▸ TASK TO CARRY OUT: Return each line of the items below that has the word "nearest" in it.

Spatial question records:
----

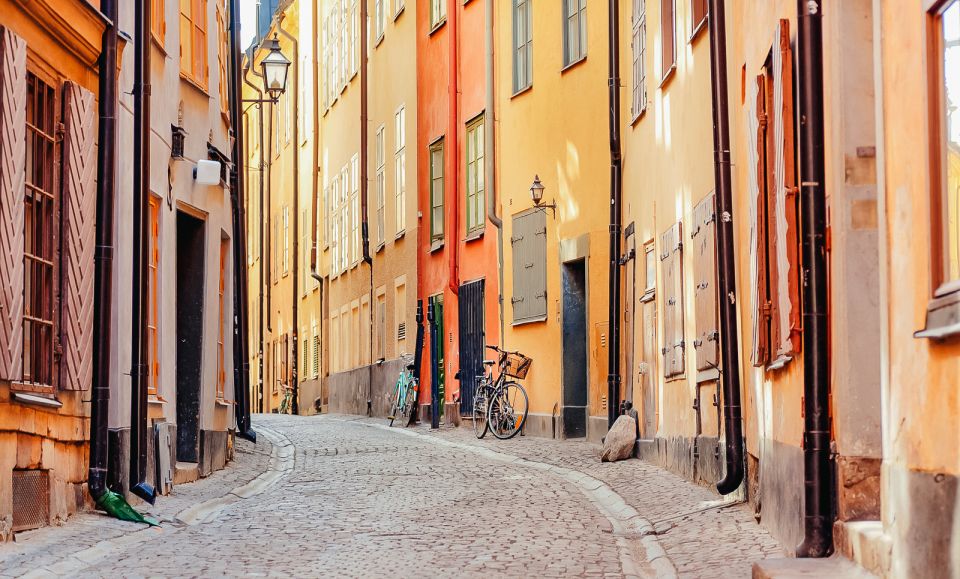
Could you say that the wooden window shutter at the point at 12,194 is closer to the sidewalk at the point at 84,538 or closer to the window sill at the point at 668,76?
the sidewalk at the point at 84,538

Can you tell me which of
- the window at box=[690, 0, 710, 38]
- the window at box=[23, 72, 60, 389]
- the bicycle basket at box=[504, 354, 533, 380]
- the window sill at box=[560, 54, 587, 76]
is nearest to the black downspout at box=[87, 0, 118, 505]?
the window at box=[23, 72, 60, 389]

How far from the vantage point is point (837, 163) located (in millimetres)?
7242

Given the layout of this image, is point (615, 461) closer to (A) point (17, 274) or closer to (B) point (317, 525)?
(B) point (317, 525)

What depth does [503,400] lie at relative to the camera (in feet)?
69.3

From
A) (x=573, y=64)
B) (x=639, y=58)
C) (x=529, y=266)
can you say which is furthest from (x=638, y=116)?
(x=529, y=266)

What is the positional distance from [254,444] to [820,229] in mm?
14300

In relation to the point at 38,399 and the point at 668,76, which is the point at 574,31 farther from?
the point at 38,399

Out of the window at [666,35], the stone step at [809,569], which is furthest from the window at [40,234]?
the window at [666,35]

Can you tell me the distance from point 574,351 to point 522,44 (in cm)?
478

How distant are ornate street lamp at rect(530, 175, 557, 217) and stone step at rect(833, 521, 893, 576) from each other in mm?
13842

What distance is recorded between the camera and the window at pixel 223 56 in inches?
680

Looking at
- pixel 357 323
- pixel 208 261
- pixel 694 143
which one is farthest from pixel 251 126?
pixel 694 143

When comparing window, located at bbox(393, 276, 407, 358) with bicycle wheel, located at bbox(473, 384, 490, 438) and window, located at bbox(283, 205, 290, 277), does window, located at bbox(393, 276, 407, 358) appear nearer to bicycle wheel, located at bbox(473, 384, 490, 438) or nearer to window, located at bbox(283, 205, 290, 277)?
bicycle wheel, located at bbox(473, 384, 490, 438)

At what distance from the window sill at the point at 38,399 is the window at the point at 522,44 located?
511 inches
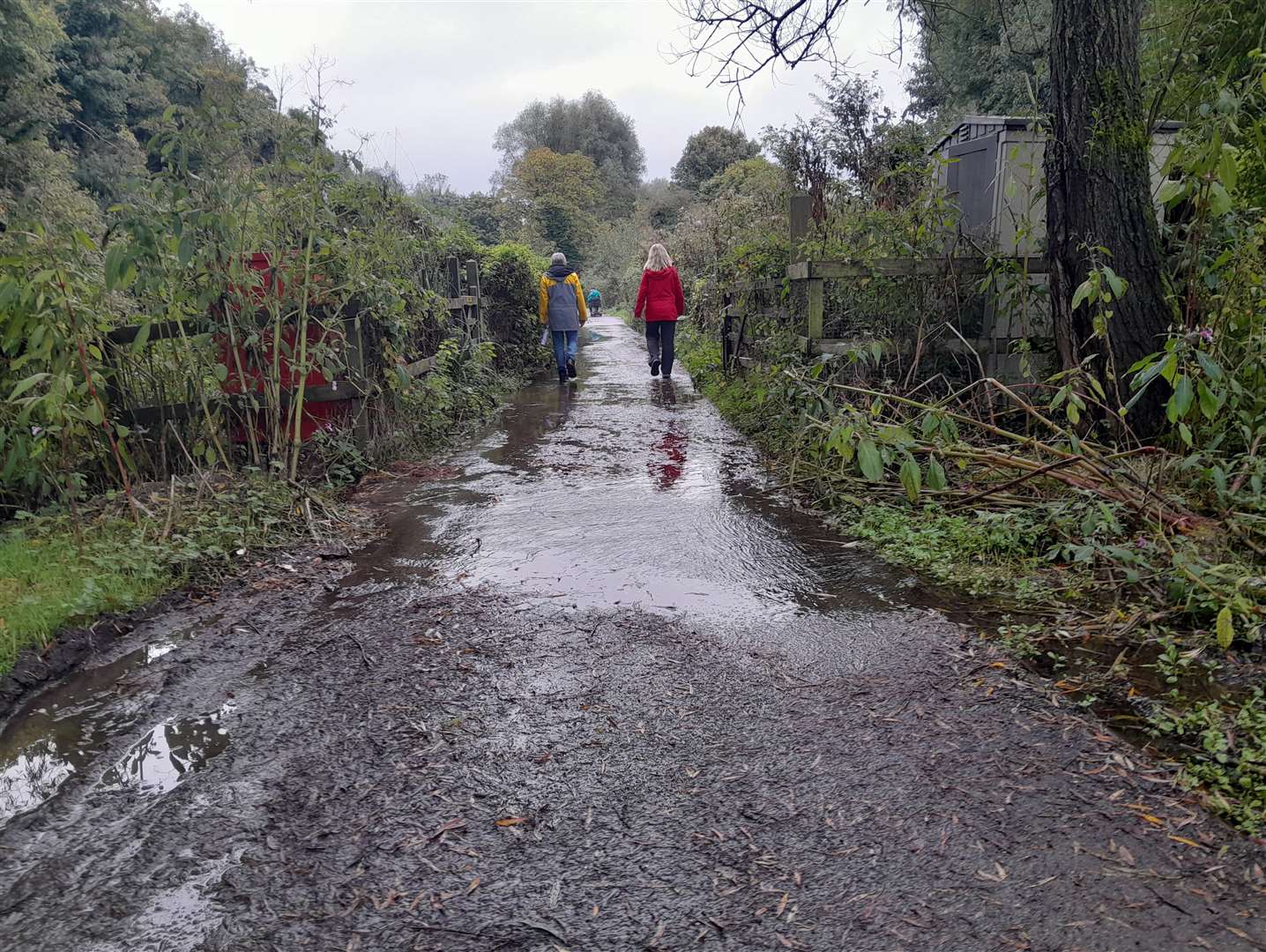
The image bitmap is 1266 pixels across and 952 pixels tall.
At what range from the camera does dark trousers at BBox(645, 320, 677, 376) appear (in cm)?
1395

----

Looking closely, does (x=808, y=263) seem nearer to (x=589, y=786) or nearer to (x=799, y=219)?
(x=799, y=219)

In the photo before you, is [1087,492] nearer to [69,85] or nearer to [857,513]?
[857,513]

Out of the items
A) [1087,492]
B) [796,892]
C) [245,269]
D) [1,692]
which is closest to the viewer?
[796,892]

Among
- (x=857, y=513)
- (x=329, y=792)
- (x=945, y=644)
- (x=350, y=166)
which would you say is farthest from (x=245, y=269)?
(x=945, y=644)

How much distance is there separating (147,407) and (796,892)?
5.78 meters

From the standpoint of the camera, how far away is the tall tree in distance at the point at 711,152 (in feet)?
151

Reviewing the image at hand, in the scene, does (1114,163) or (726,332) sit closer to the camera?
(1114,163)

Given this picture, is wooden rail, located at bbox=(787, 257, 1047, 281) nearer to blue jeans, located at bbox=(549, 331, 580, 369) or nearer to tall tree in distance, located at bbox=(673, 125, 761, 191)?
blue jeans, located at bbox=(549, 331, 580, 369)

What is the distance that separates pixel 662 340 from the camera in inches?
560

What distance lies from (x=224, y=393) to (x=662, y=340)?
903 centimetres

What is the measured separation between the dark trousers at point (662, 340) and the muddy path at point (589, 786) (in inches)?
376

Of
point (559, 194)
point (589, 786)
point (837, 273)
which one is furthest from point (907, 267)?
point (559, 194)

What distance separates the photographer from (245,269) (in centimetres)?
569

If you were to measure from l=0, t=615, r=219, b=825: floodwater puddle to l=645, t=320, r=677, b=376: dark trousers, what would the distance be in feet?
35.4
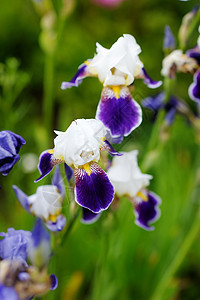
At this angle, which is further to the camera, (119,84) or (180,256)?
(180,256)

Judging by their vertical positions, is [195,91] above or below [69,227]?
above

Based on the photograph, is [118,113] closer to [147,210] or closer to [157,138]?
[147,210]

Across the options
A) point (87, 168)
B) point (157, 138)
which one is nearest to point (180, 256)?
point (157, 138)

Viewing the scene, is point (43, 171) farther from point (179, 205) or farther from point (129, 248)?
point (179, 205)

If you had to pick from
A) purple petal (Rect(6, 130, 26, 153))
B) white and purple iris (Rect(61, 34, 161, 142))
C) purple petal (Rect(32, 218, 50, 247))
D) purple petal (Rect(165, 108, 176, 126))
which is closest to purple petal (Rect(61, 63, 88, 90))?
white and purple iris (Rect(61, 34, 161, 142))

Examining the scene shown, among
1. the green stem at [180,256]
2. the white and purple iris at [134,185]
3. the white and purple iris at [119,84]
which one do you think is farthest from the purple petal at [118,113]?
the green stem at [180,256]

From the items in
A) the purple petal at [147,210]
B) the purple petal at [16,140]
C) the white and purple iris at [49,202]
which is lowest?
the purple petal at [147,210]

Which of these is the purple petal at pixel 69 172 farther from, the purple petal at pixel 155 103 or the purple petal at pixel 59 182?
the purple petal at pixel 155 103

----

▸ EXPECTED OUTPUT:
is nearest to the black downspout at box=[87, 0, 118, 505]?
which one is nearest to point (180, 256)?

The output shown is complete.